--- List of tasks ---
[1] Name every kind of biscuit mentioned in the passage on disposing of baking paper.
[2] Condense the paragraph beginning "Christmas means many baked treats" from the passage on disposing of baking paper into a short bulleted list that keeps its main facts.
[3] Resume the passage on disposing of baking paper, starting after its final sentence, "Here is why."

Delicious biscuits - but how to dispose of baking paper?
Christmas means many baked treats to eat and enjoy - and biscuits are a firm favourite during every holiday season! The run-up to Christmas is the time of year when almost everyone is drawn to the kitchen to conjure up the delicious biscuits in different shapes and variations. Whether butter biscuits, cinnamon stars, or vanilla crescents, everyone has a favourite biscuit to bake and eat. But what no one thinks about at first is the baking paper that we use during the festive season. Where do you throw the paper? Obviously into the waste paper bin, right? Or is it? Don’t be fooled by the name: the "paper" in baking paper does not mean that it should be disposed of in the waste paper bin. It belongs in the residual waste! Here is why.

--- Information ---
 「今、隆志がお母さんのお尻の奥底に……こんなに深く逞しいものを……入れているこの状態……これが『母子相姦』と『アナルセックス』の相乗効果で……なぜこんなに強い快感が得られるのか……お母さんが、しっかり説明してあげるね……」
* * *
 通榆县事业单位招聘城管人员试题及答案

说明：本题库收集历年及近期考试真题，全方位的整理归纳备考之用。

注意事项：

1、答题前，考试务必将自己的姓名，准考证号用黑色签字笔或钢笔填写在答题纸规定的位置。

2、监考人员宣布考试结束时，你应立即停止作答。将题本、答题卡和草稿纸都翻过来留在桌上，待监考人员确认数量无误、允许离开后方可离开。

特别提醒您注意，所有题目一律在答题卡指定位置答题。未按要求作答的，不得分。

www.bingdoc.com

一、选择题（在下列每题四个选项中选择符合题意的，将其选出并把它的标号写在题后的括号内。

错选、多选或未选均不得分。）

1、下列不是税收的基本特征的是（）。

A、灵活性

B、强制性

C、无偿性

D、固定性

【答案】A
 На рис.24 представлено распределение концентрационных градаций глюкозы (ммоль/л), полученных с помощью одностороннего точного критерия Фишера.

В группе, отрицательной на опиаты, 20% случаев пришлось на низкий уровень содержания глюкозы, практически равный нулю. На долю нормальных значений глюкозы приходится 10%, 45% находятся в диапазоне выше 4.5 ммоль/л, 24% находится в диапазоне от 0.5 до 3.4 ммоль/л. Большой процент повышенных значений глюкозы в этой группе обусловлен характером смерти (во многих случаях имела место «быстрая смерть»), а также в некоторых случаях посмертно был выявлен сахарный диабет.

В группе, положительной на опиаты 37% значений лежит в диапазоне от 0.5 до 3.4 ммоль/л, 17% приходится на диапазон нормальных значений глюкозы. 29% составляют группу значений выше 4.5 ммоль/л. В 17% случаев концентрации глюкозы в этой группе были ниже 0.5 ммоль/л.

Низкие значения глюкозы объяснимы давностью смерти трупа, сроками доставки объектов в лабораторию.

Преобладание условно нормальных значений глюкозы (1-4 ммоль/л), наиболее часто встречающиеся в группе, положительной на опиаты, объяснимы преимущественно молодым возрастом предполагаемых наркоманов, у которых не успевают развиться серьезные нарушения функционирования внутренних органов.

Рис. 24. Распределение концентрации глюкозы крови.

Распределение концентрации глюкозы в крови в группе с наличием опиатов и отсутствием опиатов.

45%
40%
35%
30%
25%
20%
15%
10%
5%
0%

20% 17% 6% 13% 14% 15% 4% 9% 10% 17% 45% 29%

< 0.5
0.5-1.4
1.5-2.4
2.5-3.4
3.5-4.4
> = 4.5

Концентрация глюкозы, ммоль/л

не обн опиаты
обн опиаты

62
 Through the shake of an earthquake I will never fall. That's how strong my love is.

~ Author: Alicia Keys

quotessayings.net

--- Written answers ---
[1] butter biscuits, cinnamon stars, vanilla crescents

[2]
- Biscuits are a favorite Christmas treat, and almost everyone bakes them in the run-up to the holiday, in different shapes and variations.
- Everyone has a favorite biscuit to bake and eat, such as butter biscuits, cinnamon stars, or vanilla crescents.
- Few people think about the baking paper used during the festive season.
- Despite its name, baking paper does not go in the waste paper bin.
- It belongs in the residual waste.

[3]
Disposing of baking paper correctly
In order to figure out which waste bin baking paper belongs in, look at the material. It is coated with Teflon. There is a very simple and plausible reason for this special coating: if it were not coated with it, it would simply stick in the oven during the baking process. The problem, however, is that Teflon is not water-soluble. Unfortunately, this means that it cannot be recycled like normal paper after disposal. In addition, food residues, which are usually found on it, have no place in waste paper. Nevertheless, we have not yet clarified how proper disposal should now be carried out. What do you think?
Residual waste - the right place for used baking paper
Sine baking paper is not recyclable, it belongs in the residual waste. This is where waste ends up for which there is no further use, i.e. which cannot be recycled. The same applies to the disposal of permanent baking paper. This is because it is also coated with Teflon and therefore cannot be recycled like waste paper.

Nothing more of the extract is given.